Aim
Reproduce the lines below, swapping "field of yellow flowers" for "meadow of yellow blossoms" wherever it occurs and keeping everything else the same. Leave out the pictures.

++++++++++

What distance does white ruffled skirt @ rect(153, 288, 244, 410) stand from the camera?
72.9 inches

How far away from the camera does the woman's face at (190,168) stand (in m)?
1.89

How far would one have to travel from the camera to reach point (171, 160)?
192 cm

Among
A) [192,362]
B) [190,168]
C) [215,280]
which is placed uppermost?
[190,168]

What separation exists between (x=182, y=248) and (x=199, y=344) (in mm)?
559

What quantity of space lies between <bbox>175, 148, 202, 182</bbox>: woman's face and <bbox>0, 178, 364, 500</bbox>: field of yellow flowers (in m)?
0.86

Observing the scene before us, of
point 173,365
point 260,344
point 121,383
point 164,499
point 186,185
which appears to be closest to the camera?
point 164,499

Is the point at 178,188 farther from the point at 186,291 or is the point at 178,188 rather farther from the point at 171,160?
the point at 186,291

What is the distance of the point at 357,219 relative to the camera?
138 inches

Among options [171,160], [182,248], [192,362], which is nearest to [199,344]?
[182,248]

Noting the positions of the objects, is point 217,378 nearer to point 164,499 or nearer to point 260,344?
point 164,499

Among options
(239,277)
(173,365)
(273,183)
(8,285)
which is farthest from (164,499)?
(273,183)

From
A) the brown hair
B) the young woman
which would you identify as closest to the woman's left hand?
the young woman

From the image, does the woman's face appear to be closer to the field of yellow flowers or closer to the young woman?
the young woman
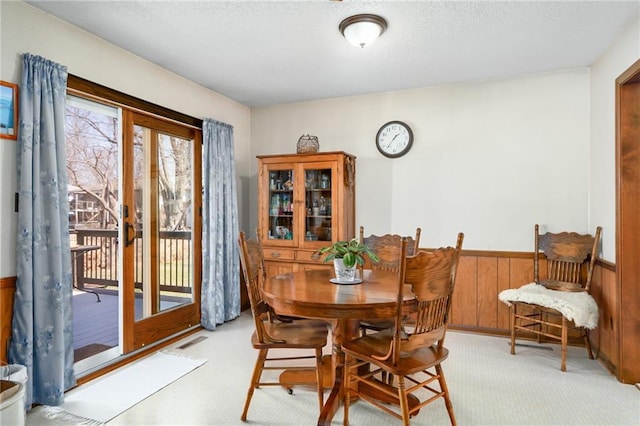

++++++++++

Completed task
What distance does white ruffled skirt @ rect(153, 288, 244, 410) stand from the camera?
72.9 inches

How far away from the camera does the woman's face at (190,168) stand (in m)?
1.89

How far would one have to travel from the camera to reach point (171, 160)?
192 cm

Among
A) [192,362]
B) [190,168]
C) [215,280]
which is placed uppermost?
[190,168]

What separation exists between (x=182, y=248) and (x=199, y=344) (in mm)?
559

What quantity of space lies between <bbox>175, 148, 202, 182</bbox>: woman's face and <bbox>0, 178, 364, 500</bbox>: meadow of yellow blossoms (in m)?
0.86

Observing the scene before us, of
point 173,365
point 260,344
point 121,383
point 164,499
point 186,185
which appears to be closest to the camera?
point 164,499

Is the point at 178,188 farther from the point at 186,291 or is the point at 178,188 rather farther from the point at 171,160?
the point at 186,291

What is the distance of the point at 357,219 relative to the camera?
138 inches

Among options [171,160], [182,248], [192,362], which is nearest to [199,344]?
[182,248]

Noting the positions of the objects, is point 217,378 nearer to point 164,499 or nearer to point 260,344?
point 164,499

Among options
(239,277)
(173,365)
(273,183)
(8,285)
which is farthest from (164,499)?
(273,183)

From
A) the brown hair
B) the young woman
which would you identify as closest to the woman's left hand?
the young woman

From the image, does the woman's face appear to be closer to the meadow of yellow blossoms or closer to the young woman?
the young woman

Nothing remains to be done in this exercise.